Collected data
• • • • • • •

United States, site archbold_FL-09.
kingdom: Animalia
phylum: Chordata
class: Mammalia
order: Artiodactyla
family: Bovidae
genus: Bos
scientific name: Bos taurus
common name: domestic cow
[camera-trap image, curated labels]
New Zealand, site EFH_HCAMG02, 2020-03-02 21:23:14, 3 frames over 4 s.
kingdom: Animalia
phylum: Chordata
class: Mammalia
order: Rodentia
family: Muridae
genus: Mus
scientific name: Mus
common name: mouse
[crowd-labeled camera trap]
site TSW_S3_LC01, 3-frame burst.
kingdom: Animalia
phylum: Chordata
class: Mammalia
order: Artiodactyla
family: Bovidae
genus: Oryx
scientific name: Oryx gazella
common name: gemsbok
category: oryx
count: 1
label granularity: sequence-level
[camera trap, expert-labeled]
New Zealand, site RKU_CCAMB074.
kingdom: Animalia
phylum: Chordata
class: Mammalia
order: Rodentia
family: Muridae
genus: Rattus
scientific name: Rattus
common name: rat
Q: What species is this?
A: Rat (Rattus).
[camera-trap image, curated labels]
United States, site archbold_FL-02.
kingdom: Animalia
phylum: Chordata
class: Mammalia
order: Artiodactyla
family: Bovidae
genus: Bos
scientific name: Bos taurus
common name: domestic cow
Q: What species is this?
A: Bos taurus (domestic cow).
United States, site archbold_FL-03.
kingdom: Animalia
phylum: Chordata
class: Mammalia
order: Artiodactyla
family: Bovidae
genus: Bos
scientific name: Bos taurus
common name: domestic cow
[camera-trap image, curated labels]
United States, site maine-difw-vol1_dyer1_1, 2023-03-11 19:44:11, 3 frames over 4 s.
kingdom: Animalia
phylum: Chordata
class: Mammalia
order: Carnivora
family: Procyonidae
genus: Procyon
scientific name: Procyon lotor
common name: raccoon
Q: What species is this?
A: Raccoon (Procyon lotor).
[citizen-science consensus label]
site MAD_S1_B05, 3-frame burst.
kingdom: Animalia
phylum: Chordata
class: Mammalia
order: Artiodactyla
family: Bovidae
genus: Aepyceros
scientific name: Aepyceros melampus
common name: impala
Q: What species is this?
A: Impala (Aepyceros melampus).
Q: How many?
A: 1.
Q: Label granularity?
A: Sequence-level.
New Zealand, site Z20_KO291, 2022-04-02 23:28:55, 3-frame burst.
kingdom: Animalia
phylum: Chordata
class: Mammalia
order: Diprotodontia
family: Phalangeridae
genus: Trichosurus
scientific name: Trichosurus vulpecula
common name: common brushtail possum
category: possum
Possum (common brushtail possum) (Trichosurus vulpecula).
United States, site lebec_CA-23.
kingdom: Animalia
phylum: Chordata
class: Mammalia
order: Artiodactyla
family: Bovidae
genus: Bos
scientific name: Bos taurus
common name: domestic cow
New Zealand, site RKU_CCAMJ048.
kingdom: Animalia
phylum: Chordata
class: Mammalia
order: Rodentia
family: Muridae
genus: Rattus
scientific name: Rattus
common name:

• • • • • • •

=== TASK PROMPT ===
Print out all of the data above word for word.

=== SOLVED PROBLEM ===
United States, site archbold_FL-09.
kingdom: Animalia
phylum: Chordata
class: Mammalia
order: Artiodactyla
family: Bovidae
genus: Bos
scientific name: Bos taurus
common name: domestic cow
[camera-trap image, curated labels]
New Zealand, site EFH_HCAMG02, 2020-03-02 21:23:14, 3 frames over 4 s.
kingdom: Animalia
phylum: Chordata
class: Mammalia
order: Rodentia
family: Muridae
genus: Mus
scientific name: Mus
common name: mouse
[crowd-labeled camera trap]
site TSW_S3_LC01, 3-frame burst.
kingdom: Animalia
phylum: Chordata
class: Mammalia
order: Artiodactyla
family: Bovidae
genus: Oryx
scientific name: Oryx gazella
common name: gemsbok
category: oryx
count: 1
label granularity: sequence-level
[camera trap, expert-labeled]
New Zealand, site RKU_CCAMB074.
kingdom: Animalia
phylum: Chordata
class: Mammalia
order: Rodentia
family: Muridae
genus: Rattus
scientific name: Rattus
common name: rat
Q: What species is this?
A: Rat (Rattus).
[camera-trap image, curated labels]
United States, site archbold_FL-02.
kingdom: Animalia
phylum: Chordata
class: Mammalia
order: Artiodactyla
family: Bovidae
genus: Bos
scientific name: Bos taurus
common name: domestic cow
Q: What species is this?
A: Bos taurus (domestic cow).
United States, site archbold_FL-03.
kingdom: Animalia
phylum: Chordata
class: Mammalia
order: Artiodactyla
family: Bovidae
genus: Bos
scientific name: Bos taurus
common name: domestic cow
[camera-trap image, curated labels]
United States, site maine-difw-vol1_dyer1_1, 2023-03-11 19:44:11, 3 frames over 4 s.
kingdom: Animalia
phylum: Chordata
class: Mammalia
order: Carnivora
family: Procyonidae
genus: Procyon
scientific name: Procyon lotor
common name: raccoon
Q: What species is this?
A: Raccoon (Procyon lotor).
[citizen-science consensus label]
site MAD_S1_B05, 3-frame burst.
kingdom: Animalia
phylum: Chordata
class: Mammalia
order: Artiodactyla
family: Bovidae
genus: Aepyceros
scientific name: Aepyceros melampus
common name: impala
Q: What species is this?
A: Impala (Aepyceros melampus).
Q: How many?
A: 1.
Q: Label granularity?
A: Sequence-level.
New Zealand, site Z20_KO291, 2022-04-02 23:28:55, 3-frame burst.
kingdom: Animalia
phylum: Chordata
class: Mammalia
order: Diprotodontia
family: Phalangeridae
genus: Trichosurus
scientific name: Trichosurus vulpecula
common name: common brushtail possum
category: possum
Possum (common brushtail possum) (Trichosurus vulpecula).
United States, site lebec_CA-23.
kingdom: Animalia
phylum: Chordata
class: Mammalia
order: Artiodactyla
family: Bovidae
genus: Bos
scientific name: Bos taurus
common name: domestic cow
New Zealand, site RKU_CCAMJ048.
kingdom: Animalia
phylum: Chordata
class: Mammalia
order: Rodentia
family: Muridae
genus: Rattus
scientific name: Rattus
common name:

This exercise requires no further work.